## ZITIERTER TEXT
<<<<
Eine Sammelpartei sammelt sich: Der SVP-Spitzenkandidat spricht frei heraus, überzeugt die Basis mit einer langatmigen Rede. Und der Obmann will nur mehr “Wir” hören.
Arno Kompatscher
Foto: Oliver Oppitz

Arno Kompatscher sieht sich als Kapitän. Er hat ein Schiff zu steuern, das zuletzt Schlagseite bekommen hat. Die Großwetterlage sorgt für harten Seegang und hohe Wellen. Die Suche nach der Besatzung, die mit ihm auf den 21. Oktober zusteuern soll, verlief turbulent. Vom Rudern im Gleichtakt schien man seemeilenweit entfernt.
Doch die Meuterei ist ausgeblieben. Dabei hat es der “Noch-Landeshauptmann”, als der er von SVP-Bezirksobmann Herbert Dorfmann von der mit Edelweiß und weiß-roten Geranien geschmückten Bühne begrüßt wird, am Samstag darauf angelegt.
“Ich war ehrlich”, sagt Kompatscher am Ende des Vormittags.
Zuvor haben ihn der SVP-Parteiausschuss, die Ortsobleute und die Bürgermeister, die am Samstag nach Vahrn gekommen sind, zu ihrem Spitzenkandidaten für die Landtagswahlen gewählt. Mit 95,8 Prozent.
>>>>
## VERFÜGBARE DATEN
<<<<
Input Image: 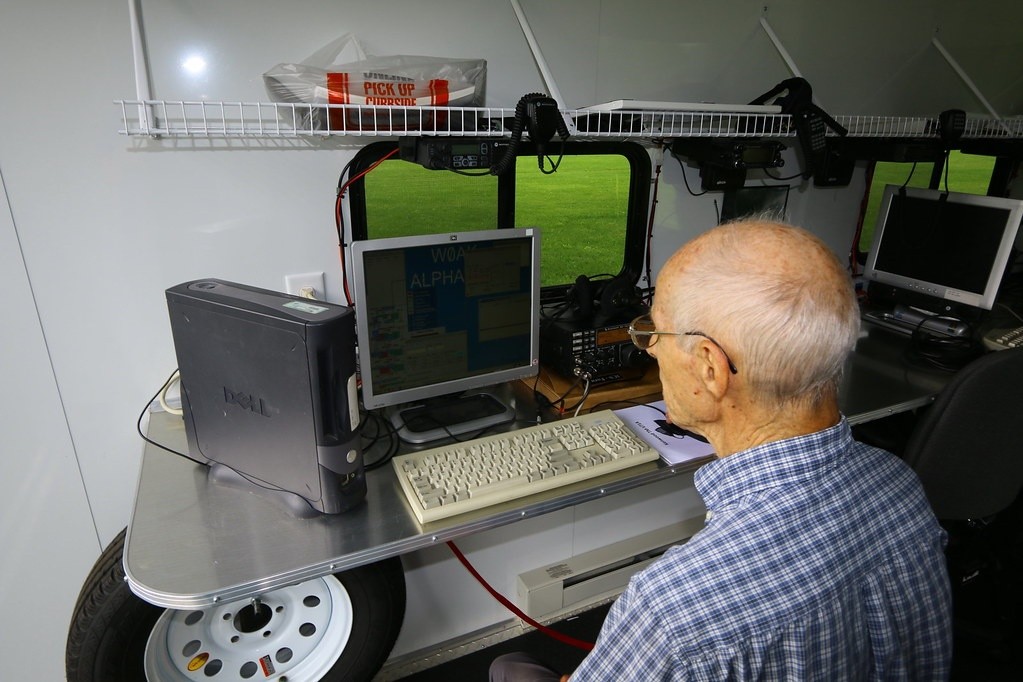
>>>>
## ANWEISUNGEN
(A) Schreib aus dem Artikel über Arno Kompatscher den Abschnitt ab, der bei „Eine Sammelpartei sammelt“ beginnt und bei „Samstag darauf angelegt.“ endet.
(B) Führe den Artikel über Arno Kompatscher nach seinem letzten Satz weiter.

## GELÖSTE AUFGABEN
(A)
Eine Sammelpartei sammelt sich: Der SVP-Spitzenkandidat spricht frei heraus, überzeugt die Basis mit einer langatmigen Rede. Und der Obmann will nur mehr “Wir” hören.
Arno Kompatscher
Foto: Oliver Oppitz

Arno Kompatscher sieht sich als Kapitän. Er hat ein Schiff zu steuern, das zuletzt Schlagseite bekommen hat. Die Großwetterlage sorgt für harten Seegang und hohe Wellen. Die Suche nach der Besatzung, die mit ihm auf den 21. Oktober zusteuern soll, verlief turbulent. Vom Rudern im Gleichtakt schien man seemeilenweit entfernt.
Doch die Meuterei ist ausgeblieben. Dabei hat es der “Noch-Landeshauptmann”, als der er von SVP-Bezirksobmann Herbert Dorfmann von der mit Edelweiß und weiß-roten Geranien geschmückten Bühne begrüßt wird, am Samstag darauf angelegt.

(B)
Jeder Zeit ihren Steuermann

 

Dass an diesem Vormittag gar einige Kritiker und Zweifler im Festsaal des Haus Voitsberg sitzen, weiß Kompatscher. Deswegen geht er in die Offensive. Silvius Magnago und Luis Durnwalder seien “herausragende” Landeshauptleute gewesen, hätten Großartiges geleistet – jeder auf seine Art und Weise. “Und auch ich habe meinen Stil”, ordnet sich Kompatscher in die Reihe der großen Landeshauptmänner ein. “Zuhören. Knallhart verhandeln. Vernetzen. Dann entscheiden und Verantwortung übernehmen.”

“Für manche ist das zu viel.” Kompatscher hält inne, lässt seinen Blick über die Parteigenossen schweifen. “Ich höre die Kritik.” Die Gesichter kann er nur im Halbdunkel erkennen. Doch er weiß genau, wo die Aufmüpfigen sitzen. “Auf den Tisch schlagen” – den Wunsch, der auch innerhalb SVP gepflegt wird, wird der Landeshauptmann nicht erfüllen. Die “Show der harten Männer” ist nicht seine. “Dialog, Diplomatie und harte Verhandlungen waren für Südtirol immer der erfolgreiche Weg”, ruft er der Menge in Erinnerung. Deshalb werde er überzeugt daran festhalten. Auch als nächster Landeshauptmann, der er werden will. “Ich bin do und bereit, olles zu geben – wenn es wellt!”, ruft er den Anwesenden im Dialekt zu.

 

Eine knappe Stunde spricht er zu seinen “Freunden im Edelweiß” – Parteifunktionäre, Ortsobleute, Bürgermeister, Landtagskandidaten. “Die beste Rede, die ich je von ihm gehört habe”, heißt es hinterher nicht nur von Vize-Parteiobmann Karl Zeller. Immer wieder brandet Applaus auf während Kompatscher sich rhetorisch gewandt für den Spitzenposten auf der Edelweißliste bewirbt. Zum Schluss steht der ganze Saal.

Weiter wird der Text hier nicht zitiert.